## Records
========================================

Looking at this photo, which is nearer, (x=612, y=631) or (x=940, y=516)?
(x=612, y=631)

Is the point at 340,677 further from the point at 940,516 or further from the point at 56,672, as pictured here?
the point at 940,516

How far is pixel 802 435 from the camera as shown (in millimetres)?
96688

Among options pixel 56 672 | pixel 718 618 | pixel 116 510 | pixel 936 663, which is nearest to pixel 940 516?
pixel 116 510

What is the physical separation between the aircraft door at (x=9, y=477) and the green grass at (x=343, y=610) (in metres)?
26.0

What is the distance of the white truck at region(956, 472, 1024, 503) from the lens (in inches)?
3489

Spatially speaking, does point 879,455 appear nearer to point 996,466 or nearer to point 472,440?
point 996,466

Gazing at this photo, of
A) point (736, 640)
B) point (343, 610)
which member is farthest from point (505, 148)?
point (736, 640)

========================================

## Task statement
Update the material above by replacing "white truck" with "parked vehicle" and give it again with everything else unchanged.

## Answer for this exercise
Looking at this photo, which is nearer, (x=612, y=631) or (x=940, y=516)?
(x=612, y=631)

Is the point at 340,677 further from the point at 940,516 or further from the point at 56,672, as pictured here?
the point at 940,516

How far is pixel 802 435 from the camera as shown (in millimetres)?
96688

Among options pixel 56 672 | pixel 718 618 | pixel 116 510 | pixel 936 663, which is nearest to pixel 940 516?
pixel 116 510

What is the physical separation between the aircraft door at (x=9, y=477) and the green grass at (x=343, y=610) (in metres)?
26.0

What is the distance of the parked vehicle at region(956, 472, 1024, 503) from the lens (in inches)?
3489

Spatially speaking, does point 879,455 appear nearer to point 996,466 or nearer to point 472,440?
point 996,466

Gazing at this photo, of
A) point (736, 640)
B) point (343, 610)
which member is farthest from point (505, 148)?
point (736, 640)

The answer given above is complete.